Back in the room? Perfect! In 2018 some things changed; some things stayed the same. Cinematic universes expanded, Asian representation in American cinema got a few welcome boosts. The movies provided us laughs, thrills, tears and sobering reflections of our tempestuous world.
Without further ado, let’s get on with it. These are my top 10 recommendations of the year. From Sacramento to space travel, into The Expanse and back again. There’s even room for a Marvel movie… The 10 best films released in the UK in 2018.
10. Lady Bird (Greta Gerwig)
Gerwig’s celebrated and quasi-autobiographical (if that’s a thing?) directorial debut scored a sensational lead performance from Saorise Ronan, herself surrounded by notable support. Self-conscious indies about the pains of growing up are ten-a-penny, but Lady Bird rises above the ranks with its sense of the specific and the real. Its funny but not really cute, wry without being cloying. The joys are in the smallness. A little gem that will find audiences for years to come.
9. First Man (Damien Chazelle)
First Man is not the film it looked like it would be. This suspected Oscar-bait turned out to be a peculiarly insular piece of work, one that gently probed the nature of living with grief, framing Neil Armstrong’s involvement in the NASA project as a kind of years-in-the-making reconciliation. At home it is sad and distant, when it touches the skies it is immediate and thrilling, shot through with grainy period hues and containing some frankly ballsy choices. The cinematic equivalent of a Boards Of Canada record.
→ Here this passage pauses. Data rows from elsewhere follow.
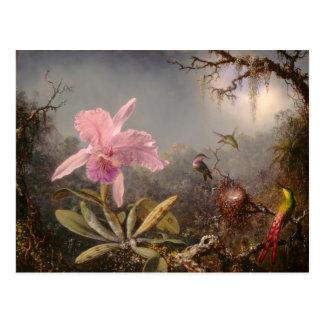 Cartão Postal Orquídea de Cattleya e três colibris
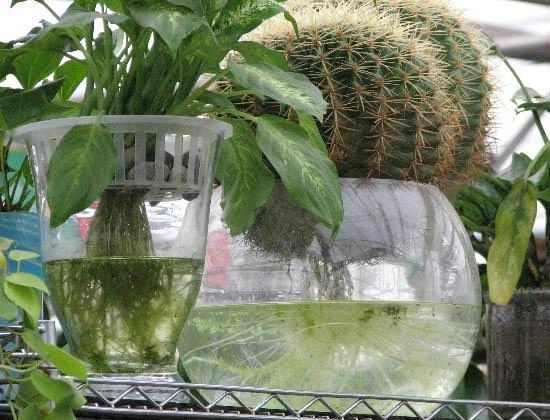 Фитильную систему  для гидропоники рекомендовано применять для декоративных растений с медленным ростом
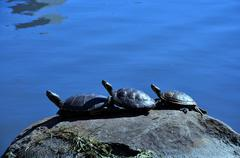Three turtles on the rock - stock photo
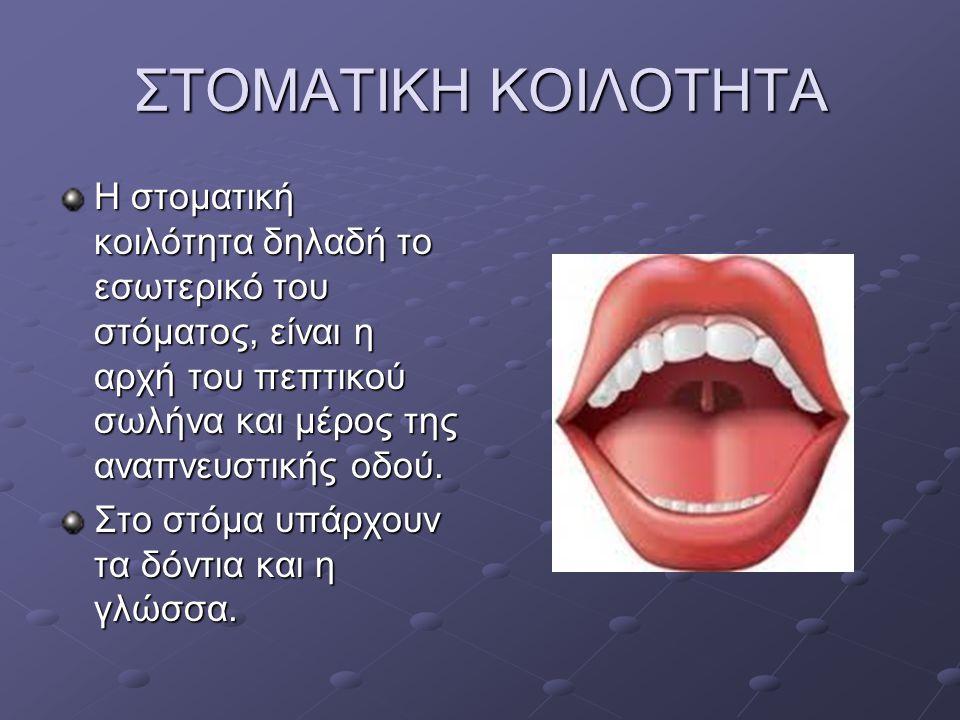 ΣΤΟΜΑΤΙΚΗ ΚΟΙΛΟΤΗΤΑ Η στοματική κοιλότητα δηλαδή το εσωτερικό του στόματος, είναι η αρχή του πεπτικού σωλήνα και μέρος της αναπνευστικής οδού. Στο στό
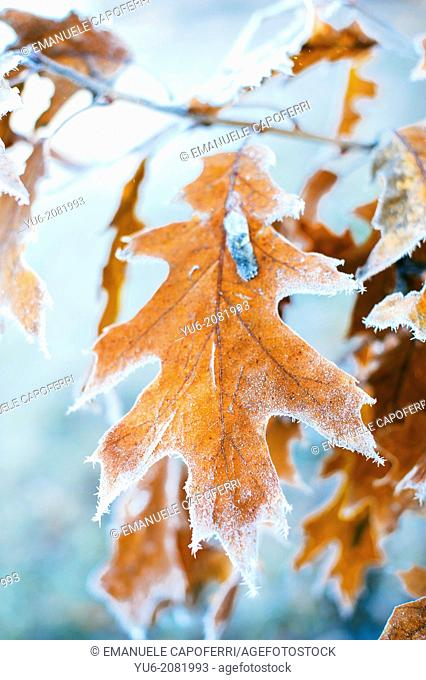Frost on the leaves of red oak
8. Black Panther (Ryan Coogler)
Superhero movies are rarely taken seriously. Very few receive acclaim from broadsheets and fandoms alike, finding a common ground between style, substance and commercial reach. Ryan Coogler’s movie changed all that with its strong representation, barnstorming female characters and glorious Afro-Futurist production design. Also Michael B Jordan’s turn as Killmonger. This ambitious entry in the mega-bucks Marvel soap opera meant serious business, conquered the box office, and set the bar for future installments very, very high indeed.
7. Widows (Steve McQueen)
Widows works in the opposite direction to most films, moving from closed to open. It’s difficult at first; a world determined by its own rules that doesn’t acquiesce to the viewer, who is left on the back foot. By the end, a whole city has unfurled and its stories spread out of it like freeways. Widows looked to be Steve McQueen on cruise control, dipping his toe in the world of director-for-hire Hollywood. Not a bit of it. The most searing heist movie since Michael Mann’s Heat, McQueen’s Gillian Flynn-spiced caper is dead serious and features several jaw-drop performances from the likes of Viola Davis, Elizabeth Debicki and Daniel Kaluuya.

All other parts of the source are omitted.